# Dataset extract start
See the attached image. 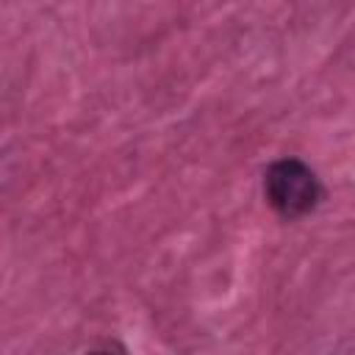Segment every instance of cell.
<instances>
[{
    "mask_svg": "<svg viewBox=\"0 0 355 355\" xmlns=\"http://www.w3.org/2000/svg\"><path fill=\"white\" fill-rule=\"evenodd\" d=\"M263 194L277 216L302 219L322 202L324 189L305 161L280 158L263 172Z\"/></svg>",
    "mask_w": 355,
    "mask_h": 355,
    "instance_id": "obj_1",
    "label": "cell"
}]
</instances>
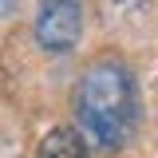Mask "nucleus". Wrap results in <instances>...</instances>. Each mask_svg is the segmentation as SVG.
I'll return each instance as SVG.
<instances>
[{
	"label": "nucleus",
	"mask_w": 158,
	"mask_h": 158,
	"mask_svg": "<svg viewBox=\"0 0 158 158\" xmlns=\"http://www.w3.org/2000/svg\"><path fill=\"white\" fill-rule=\"evenodd\" d=\"M79 131L103 150L127 146L138 131V87L127 63L99 59L91 63L75 87Z\"/></svg>",
	"instance_id": "1"
},
{
	"label": "nucleus",
	"mask_w": 158,
	"mask_h": 158,
	"mask_svg": "<svg viewBox=\"0 0 158 158\" xmlns=\"http://www.w3.org/2000/svg\"><path fill=\"white\" fill-rule=\"evenodd\" d=\"M83 36V0H40L36 44L52 56L71 52Z\"/></svg>",
	"instance_id": "2"
},
{
	"label": "nucleus",
	"mask_w": 158,
	"mask_h": 158,
	"mask_svg": "<svg viewBox=\"0 0 158 158\" xmlns=\"http://www.w3.org/2000/svg\"><path fill=\"white\" fill-rule=\"evenodd\" d=\"M36 158H87V146H83L79 131H71V127H56V131H48V135L40 138Z\"/></svg>",
	"instance_id": "3"
},
{
	"label": "nucleus",
	"mask_w": 158,
	"mask_h": 158,
	"mask_svg": "<svg viewBox=\"0 0 158 158\" xmlns=\"http://www.w3.org/2000/svg\"><path fill=\"white\" fill-rule=\"evenodd\" d=\"M16 4H20V0H0V20L12 16V12H16Z\"/></svg>",
	"instance_id": "4"
}]
</instances>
# Dataset extract end
**Given exercise:** Pull out every line in the rows above that contains the string "evenodd", and copy each one unchanged.

**Answer for this exercise:**
    "mask_svg": "<svg viewBox=\"0 0 355 355\" xmlns=\"http://www.w3.org/2000/svg\"><path fill=\"white\" fill-rule=\"evenodd\" d=\"M263 194L277 216L302 219L322 202L324 189L305 161L280 158L263 172Z\"/></svg>",
	"mask_svg": "<svg viewBox=\"0 0 158 158\" xmlns=\"http://www.w3.org/2000/svg\"><path fill=\"white\" fill-rule=\"evenodd\" d=\"M79 131L103 150L127 146L138 131V87L127 63L99 59L91 63L75 87Z\"/></svg>",
	"mask_svg": "<svg viewBox=\"0 0 158 158\" xmlns=\"http://www.w3.org/2000/svg\"><path fill=\"white\" fill-rule=\"evenodd\" d=\"M83 36V0H40L36 44L52 56L71 52Z\"/></svg>",
	"mask_svg": "<svg viewBox=\"0 0 158 158\" xmlns=\"http://www.w3.org/2000/svg\"><path fill=\"white\" fill-rule=\"evenodd\" d=\"M36 158H87V146H83L79 131H71V127H56V131H48V135L40 138Z\"/></svg>",
	"mask_svg": "<svg viewBox=\"0 0 158 158\" xmlns=\"http://www.w3.org/2000/svg\"><path fill=\"white\" fill-rule=\"evenodd\" d=\"M16 4H20V0H0V20L12 16V12H16Z\"/></svg>",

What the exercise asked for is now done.